**AIM**
Rewrite the rows in the stretch from the line containing "farthest from pixel 17 57: which item from" through the end of the rows, requests included. In the answers, scale every coordinate by 1.35 and round each to a whole number, with halves rounded up.

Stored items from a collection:
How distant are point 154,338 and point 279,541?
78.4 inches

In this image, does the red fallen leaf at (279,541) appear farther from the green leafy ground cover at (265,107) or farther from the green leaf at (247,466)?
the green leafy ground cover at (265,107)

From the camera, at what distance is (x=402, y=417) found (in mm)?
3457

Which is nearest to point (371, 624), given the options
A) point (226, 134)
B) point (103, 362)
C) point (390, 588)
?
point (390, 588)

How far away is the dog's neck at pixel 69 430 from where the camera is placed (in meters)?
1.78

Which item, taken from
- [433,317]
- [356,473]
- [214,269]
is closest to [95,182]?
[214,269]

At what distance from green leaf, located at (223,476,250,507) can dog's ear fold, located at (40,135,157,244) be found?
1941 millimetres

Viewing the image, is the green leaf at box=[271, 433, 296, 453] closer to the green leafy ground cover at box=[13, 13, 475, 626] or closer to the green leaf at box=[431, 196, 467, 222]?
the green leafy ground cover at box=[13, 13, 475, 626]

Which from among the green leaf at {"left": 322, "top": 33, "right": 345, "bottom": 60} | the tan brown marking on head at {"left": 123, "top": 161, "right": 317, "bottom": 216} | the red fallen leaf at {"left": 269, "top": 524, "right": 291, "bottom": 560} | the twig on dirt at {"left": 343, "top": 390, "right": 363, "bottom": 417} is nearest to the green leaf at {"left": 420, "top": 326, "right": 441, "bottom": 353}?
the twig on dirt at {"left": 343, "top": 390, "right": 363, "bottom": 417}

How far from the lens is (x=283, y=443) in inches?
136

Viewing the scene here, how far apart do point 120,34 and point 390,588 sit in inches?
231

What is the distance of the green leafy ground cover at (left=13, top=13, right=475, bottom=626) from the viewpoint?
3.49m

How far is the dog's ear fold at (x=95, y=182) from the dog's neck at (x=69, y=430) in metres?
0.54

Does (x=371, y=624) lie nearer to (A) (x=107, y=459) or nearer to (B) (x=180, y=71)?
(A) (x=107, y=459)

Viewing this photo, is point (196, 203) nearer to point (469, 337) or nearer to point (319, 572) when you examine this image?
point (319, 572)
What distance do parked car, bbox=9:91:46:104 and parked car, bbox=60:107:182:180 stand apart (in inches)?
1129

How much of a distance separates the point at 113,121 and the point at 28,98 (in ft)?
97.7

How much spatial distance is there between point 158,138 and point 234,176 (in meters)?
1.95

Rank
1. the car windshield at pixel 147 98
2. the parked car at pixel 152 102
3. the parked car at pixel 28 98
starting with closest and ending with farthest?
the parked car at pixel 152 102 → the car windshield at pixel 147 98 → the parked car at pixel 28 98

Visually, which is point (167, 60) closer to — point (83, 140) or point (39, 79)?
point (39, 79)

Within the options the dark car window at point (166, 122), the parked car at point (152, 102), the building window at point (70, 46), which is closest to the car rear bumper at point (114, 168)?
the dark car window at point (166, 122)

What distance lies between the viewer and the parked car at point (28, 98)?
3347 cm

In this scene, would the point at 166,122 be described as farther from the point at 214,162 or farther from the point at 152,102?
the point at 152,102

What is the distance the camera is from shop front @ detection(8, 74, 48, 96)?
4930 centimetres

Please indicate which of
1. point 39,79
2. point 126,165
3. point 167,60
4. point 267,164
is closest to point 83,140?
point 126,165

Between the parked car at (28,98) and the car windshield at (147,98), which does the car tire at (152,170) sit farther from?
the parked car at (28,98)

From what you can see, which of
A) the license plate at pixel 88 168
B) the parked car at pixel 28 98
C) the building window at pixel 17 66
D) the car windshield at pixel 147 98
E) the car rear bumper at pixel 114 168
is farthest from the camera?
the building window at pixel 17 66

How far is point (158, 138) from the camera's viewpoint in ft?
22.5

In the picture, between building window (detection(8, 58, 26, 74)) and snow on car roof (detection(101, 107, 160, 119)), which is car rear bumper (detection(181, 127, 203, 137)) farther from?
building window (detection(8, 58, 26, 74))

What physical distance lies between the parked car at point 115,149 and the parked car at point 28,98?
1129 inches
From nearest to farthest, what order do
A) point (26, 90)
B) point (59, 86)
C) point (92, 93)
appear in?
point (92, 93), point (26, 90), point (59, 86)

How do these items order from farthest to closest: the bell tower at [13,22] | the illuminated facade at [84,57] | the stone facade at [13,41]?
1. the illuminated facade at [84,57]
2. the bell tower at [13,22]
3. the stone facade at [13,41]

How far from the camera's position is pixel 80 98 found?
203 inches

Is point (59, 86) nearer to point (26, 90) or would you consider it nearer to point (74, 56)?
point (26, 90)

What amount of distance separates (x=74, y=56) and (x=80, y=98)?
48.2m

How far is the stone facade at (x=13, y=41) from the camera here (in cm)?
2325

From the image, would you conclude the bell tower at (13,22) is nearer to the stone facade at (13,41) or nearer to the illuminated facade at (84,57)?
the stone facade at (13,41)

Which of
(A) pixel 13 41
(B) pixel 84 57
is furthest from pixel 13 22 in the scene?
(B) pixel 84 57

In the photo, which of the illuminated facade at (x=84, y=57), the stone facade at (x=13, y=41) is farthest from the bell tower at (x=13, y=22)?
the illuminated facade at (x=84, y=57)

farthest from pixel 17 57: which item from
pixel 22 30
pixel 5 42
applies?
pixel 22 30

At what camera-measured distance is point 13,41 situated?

**TASK ANSWER**
farthest from pixel 17 57: which item from
pixel 22 30
pixel 5 42
applies?
pixel 30 41

At what camera-measured distance is point 13,41 situated?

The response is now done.